**Objective**
Extract every line of the listing below and reproduce it verbatim, from the first line to the last.

**Records for this task**
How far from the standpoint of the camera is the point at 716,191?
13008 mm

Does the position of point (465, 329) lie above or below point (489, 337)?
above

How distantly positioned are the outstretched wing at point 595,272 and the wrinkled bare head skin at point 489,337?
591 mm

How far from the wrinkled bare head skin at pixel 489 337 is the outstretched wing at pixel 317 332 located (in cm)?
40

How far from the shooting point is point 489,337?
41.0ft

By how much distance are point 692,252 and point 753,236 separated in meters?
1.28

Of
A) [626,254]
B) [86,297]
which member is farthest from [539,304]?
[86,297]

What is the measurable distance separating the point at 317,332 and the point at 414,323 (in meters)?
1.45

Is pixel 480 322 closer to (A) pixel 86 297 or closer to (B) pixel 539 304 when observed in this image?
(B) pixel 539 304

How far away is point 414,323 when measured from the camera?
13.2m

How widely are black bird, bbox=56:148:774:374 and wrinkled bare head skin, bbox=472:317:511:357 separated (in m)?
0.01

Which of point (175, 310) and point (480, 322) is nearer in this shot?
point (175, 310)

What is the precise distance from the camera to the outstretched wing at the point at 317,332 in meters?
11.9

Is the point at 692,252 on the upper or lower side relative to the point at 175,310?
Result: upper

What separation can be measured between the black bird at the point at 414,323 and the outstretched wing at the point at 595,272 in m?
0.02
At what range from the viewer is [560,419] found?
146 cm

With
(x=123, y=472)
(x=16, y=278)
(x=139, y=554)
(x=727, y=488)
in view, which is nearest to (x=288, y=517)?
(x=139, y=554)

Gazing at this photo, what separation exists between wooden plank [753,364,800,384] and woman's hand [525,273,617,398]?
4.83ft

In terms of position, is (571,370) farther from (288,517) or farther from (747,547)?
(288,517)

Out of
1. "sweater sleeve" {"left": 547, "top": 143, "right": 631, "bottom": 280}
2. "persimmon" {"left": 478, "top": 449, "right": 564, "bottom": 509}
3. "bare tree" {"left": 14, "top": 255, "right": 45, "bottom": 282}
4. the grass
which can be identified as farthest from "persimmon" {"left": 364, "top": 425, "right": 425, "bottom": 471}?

**Response for this exercise**
How far from the standpoint of the camera is the point at 716,191?
13008 mm

Does the position of point (465, 329) lie above or below point (489, 337)?
above

How distantly positioned are the outstretched wing at point 595,272 and the wrinkled bare head skin at point 489,337?
591 mm

How far from the wrinkled bare head skin at pixel 489 337 is the outstretched wing at pixel 317 332 located (in cm)?
40

How far from the shooting point is point 489,337?
41.0ft

By how much distance are point 692,252 and point 753,236 separated in meters?
1.28

Of
A) [626,254]
B) [86,297]
which member is farthest from [539,304]?
[86,297]

What is the measurable distance separating the point at 317,332 and the point at 414,323 (in meters)?
1.45

Is pixel 480 322 closer to (A) pixel 86 297 or closer to (B) pixel 539 304 when observed in this image?
(B) pixel 539 304

How far away is point 414,323 when measured from the camera?
13.2m

How widely are black bird, bbox=56:148:774:374 and wrinkled bare head skin, bbox=472:317:511:357 separated (in m)?
0.01

Which of point (175, 310) and point (480, 322) is nearer in this shot?
point (175, 310)

What is the precise distance from the camera to the outstretched wing at the point at 317,332 in meters?
11.9

Is the point at 692,252 on the upper or lower side relative to the point at 175,310?
Result: upper

What separation can be measured between the black bird at the point at 414,323 and the outstretched wing at the point at 595,272 in m?
0.02
At what range from the viewer is [560,419] found?
146 cm

With
(x=123, y=472)
(x=16, y=278)
(x=139, y=554)
(x=727, y=488)
in view, which is nearest to (x=288, y=517)?
(x=139, y=554)

Gazing at this photo, what separation exists between wooden plank [753,364,800,384] and woman's hand [525,273,617,398]?
4.83ft

In terms of position, is (571,370) farther from (288,517) or farther from (747,547)?
(288,517)

Out of
1. "sweater sleeve" {"left": 547, "top": 143, "right": 631, "bottom": 280}
2. "persimmon" {"left": 478, "top": 449, "right": 564, "bottom": 509}
3. "bare tree" {"left": 14, "top": 255, "right": 45, "bottom": 282}
4. the grass
which can be identified as farthest from "persimmon" {"left": 364, "top": 425, "right": 425, "bottom": 471}?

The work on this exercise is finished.